> [EXERCISE TASK]
Copy the items starting with the line that contains "At what distance from the observer" and ending with the line that contains "2.36 metres", keeping both of those lines and changing nothing.

> [DATA FOR THIS TASK]
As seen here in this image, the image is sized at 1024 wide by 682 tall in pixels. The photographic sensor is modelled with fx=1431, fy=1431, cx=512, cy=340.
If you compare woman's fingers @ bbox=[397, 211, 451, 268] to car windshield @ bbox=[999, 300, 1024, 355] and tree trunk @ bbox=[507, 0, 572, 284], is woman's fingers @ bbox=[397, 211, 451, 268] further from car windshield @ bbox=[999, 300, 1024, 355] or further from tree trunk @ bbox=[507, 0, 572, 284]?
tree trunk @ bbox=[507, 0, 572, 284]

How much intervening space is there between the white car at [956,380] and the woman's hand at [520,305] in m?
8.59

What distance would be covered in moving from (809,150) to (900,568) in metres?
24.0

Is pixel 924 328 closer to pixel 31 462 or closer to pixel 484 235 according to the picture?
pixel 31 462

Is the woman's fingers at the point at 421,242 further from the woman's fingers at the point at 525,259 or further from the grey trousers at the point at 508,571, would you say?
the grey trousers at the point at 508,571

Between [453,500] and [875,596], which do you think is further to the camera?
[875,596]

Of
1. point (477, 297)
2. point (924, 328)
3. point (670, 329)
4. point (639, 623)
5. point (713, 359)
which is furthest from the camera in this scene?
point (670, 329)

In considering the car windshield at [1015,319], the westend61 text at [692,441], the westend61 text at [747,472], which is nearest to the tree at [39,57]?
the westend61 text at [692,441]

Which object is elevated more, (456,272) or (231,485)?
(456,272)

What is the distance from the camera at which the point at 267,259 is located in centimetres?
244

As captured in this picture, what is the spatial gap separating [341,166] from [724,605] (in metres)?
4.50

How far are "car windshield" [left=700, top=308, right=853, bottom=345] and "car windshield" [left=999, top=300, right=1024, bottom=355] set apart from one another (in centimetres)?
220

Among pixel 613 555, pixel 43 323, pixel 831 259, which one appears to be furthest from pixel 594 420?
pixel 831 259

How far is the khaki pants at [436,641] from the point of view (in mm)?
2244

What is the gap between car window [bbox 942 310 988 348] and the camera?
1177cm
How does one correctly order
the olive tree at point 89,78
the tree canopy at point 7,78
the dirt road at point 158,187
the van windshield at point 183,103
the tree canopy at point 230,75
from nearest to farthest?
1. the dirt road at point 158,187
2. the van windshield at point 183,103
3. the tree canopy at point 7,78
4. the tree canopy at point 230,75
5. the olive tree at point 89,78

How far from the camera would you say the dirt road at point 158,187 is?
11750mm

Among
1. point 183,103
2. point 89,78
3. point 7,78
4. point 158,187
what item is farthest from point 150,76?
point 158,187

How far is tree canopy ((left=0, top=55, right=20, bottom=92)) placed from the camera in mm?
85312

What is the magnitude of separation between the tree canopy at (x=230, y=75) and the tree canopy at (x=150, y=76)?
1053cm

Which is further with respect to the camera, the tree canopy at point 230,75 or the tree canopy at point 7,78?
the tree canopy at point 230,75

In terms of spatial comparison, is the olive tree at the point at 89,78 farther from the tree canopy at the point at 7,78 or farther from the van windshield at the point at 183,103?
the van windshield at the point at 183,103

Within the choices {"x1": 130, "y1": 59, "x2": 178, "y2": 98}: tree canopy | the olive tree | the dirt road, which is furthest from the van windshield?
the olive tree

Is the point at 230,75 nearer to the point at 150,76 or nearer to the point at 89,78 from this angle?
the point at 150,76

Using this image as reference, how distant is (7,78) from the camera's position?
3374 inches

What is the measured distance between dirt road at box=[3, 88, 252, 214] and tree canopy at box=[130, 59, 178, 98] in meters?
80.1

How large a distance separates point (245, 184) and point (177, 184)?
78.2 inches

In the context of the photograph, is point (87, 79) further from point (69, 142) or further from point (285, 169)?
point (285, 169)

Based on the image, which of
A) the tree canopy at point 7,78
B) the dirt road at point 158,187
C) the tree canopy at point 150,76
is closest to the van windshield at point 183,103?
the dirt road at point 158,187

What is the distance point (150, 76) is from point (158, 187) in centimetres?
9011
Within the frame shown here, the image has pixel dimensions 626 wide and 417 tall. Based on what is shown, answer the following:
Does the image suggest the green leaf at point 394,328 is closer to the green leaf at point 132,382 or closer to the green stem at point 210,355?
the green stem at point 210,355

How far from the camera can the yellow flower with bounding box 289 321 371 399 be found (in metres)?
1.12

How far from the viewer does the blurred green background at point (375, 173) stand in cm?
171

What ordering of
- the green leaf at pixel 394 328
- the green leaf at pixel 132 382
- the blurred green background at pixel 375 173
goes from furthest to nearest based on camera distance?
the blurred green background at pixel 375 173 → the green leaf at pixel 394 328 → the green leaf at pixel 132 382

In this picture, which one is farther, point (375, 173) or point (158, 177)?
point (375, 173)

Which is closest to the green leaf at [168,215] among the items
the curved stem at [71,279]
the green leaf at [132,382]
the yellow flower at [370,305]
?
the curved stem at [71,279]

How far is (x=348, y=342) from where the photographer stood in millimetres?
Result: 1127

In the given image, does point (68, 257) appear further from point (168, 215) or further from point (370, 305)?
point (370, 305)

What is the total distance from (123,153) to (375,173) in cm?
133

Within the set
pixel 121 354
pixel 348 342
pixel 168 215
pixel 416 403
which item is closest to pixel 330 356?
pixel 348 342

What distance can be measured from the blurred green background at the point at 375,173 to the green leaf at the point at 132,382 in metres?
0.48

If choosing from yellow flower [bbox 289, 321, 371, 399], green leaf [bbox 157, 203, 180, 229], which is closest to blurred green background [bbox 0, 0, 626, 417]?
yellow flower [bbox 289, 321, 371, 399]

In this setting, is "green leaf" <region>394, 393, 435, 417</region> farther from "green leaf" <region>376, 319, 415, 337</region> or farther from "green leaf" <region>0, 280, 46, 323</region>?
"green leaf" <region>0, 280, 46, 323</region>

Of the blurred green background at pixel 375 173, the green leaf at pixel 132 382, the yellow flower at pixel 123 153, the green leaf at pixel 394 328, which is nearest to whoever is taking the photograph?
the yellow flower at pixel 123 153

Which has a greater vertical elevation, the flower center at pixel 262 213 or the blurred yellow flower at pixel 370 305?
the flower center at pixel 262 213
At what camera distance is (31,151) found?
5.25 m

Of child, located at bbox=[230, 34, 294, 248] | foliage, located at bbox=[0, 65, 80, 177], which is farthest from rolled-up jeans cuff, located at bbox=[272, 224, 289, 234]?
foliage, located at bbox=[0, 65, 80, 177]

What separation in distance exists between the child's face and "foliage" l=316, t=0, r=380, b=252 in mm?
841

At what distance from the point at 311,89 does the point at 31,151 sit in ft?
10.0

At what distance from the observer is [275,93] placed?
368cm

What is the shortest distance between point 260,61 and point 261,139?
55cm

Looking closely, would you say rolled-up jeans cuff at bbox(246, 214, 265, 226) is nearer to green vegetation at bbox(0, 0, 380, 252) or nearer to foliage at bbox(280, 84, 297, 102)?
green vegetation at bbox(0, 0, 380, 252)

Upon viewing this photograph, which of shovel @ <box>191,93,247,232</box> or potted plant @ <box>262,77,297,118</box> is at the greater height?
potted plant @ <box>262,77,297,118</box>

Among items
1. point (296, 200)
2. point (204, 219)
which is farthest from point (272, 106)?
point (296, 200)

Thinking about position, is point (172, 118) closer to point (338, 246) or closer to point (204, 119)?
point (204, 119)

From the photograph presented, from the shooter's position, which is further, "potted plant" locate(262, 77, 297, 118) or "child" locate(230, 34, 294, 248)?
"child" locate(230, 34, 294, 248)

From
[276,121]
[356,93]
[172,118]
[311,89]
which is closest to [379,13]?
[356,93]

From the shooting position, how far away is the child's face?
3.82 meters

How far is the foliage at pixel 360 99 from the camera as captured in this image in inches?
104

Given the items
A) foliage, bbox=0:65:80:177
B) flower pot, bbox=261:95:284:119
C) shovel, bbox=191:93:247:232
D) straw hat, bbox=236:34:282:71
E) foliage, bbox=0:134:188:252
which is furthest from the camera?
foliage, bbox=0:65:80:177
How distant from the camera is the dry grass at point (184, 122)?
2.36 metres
...
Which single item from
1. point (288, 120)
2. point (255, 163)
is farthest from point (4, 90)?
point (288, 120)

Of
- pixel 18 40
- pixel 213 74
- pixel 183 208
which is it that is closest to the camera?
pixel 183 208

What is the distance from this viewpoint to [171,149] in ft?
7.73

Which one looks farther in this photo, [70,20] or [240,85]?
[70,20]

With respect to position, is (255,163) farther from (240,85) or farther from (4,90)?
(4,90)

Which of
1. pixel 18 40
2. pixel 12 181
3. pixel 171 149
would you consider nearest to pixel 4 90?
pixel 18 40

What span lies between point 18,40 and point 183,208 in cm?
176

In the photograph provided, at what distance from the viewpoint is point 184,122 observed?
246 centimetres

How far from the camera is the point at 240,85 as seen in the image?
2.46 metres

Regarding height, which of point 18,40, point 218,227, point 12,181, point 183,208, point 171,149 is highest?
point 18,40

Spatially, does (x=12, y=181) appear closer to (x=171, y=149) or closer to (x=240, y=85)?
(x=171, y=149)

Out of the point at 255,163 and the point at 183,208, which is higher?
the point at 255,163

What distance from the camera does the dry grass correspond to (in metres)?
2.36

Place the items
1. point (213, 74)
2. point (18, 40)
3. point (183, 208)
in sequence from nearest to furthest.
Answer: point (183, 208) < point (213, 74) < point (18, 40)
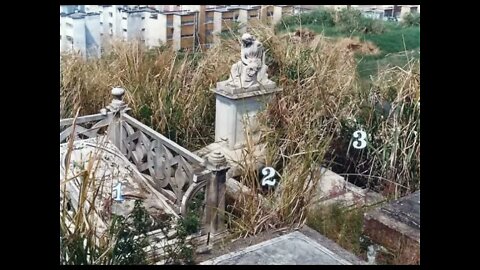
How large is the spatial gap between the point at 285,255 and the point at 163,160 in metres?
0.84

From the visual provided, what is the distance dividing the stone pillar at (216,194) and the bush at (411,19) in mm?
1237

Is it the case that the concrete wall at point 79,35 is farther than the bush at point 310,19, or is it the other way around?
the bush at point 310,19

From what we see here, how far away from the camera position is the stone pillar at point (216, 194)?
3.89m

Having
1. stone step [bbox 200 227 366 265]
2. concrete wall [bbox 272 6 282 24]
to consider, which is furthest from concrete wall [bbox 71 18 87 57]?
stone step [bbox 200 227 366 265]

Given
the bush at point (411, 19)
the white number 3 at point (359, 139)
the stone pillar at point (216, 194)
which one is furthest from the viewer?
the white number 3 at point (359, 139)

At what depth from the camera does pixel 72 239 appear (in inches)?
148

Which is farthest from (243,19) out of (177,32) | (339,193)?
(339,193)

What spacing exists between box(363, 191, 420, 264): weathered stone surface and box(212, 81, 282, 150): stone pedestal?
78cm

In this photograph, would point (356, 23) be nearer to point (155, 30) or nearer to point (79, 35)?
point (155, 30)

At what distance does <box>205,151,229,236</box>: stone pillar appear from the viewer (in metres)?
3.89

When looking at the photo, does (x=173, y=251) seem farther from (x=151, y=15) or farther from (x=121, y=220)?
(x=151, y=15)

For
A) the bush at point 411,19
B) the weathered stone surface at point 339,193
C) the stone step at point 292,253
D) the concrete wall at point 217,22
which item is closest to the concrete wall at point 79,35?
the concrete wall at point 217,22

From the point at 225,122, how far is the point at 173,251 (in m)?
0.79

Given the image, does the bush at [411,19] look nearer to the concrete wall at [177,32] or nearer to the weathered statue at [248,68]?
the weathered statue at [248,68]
==
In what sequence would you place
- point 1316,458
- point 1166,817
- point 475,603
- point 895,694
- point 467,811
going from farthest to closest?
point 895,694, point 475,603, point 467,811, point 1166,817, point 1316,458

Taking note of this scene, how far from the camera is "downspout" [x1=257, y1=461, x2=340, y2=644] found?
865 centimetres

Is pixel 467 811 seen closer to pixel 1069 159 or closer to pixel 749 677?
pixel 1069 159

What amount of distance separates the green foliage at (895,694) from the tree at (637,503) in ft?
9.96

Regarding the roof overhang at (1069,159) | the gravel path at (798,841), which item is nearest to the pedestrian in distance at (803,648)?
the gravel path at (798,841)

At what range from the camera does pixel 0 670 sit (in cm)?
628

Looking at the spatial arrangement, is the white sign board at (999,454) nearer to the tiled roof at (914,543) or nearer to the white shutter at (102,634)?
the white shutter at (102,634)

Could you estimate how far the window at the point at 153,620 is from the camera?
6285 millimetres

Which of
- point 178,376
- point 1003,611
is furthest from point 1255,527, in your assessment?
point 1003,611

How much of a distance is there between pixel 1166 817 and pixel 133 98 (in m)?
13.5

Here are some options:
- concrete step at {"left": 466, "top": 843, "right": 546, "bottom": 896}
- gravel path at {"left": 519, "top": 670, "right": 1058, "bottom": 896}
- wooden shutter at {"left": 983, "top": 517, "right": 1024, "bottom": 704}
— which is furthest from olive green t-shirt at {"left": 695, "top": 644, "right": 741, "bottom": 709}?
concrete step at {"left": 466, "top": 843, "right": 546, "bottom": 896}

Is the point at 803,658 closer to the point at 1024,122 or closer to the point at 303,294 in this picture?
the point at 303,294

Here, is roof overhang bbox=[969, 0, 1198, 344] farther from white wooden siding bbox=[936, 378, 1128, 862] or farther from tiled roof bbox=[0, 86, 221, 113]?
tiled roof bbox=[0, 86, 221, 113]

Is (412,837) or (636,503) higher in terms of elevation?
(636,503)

> [EXERCISE RESULT]
At what distance from the observer is [275,93] placed?
368cm

What is the shortest distance between point 260,61 and point 261,139?
55cm

Looking closely, would you say rolled-up jeans cuff at bbox(246, 214, 265, 226) is nearer to green vegetation at bbox(0, 0, 380, 252) or nearer to foliage at bbox(280, 84, 297, 102)?
green vegetation at bbox(0, 0, 380, 252)

Upon viewing this photograph, which of shovel @ <box>191,93,247,232</box> or potted plant @ <box>262,77,297,118</box> is at the greater height?
potted plant @ <box>262,77,297,118</box>

Among items
1. point (296, 200)
2. point (204, 219)
which is farthest from point (272, 106)?
point (296, 200)

Thinking about position, is point (172, 118) closer to point (338, 246) or closer to point (204, 119)?
point (204, 119)

From the photograph presented, from the shooter's position, which is further, "potted plant" locate(262, 77, 297, 118) or "child" locate(230, 34, 294, 248)?
"child" locate(230, 34, 294, 248)

From
[276,121]
[356,93]
[172,118]
[311,89]
which is closest to [379,13]?
[356,93]

From the shooting position, how far away is the child's face?
3.82 meters

How far is the foliage at pixel 360 99 from the camera as captured in this image in inches?
104

Given the items
A) foliage, bbox=0:65:80:177
B) flower pot, bbox=261:95:284:119
C) shovel, bbox=191:93:247:232
D) straw hat, bbox=236:34:282:71
E) foliage, bbox=0:134:188:252
which is furthest from the camera?
foliage, bbox=0:65:80:177
How distant from the camera is the dry grass at point (184, 122)?
2.36 metres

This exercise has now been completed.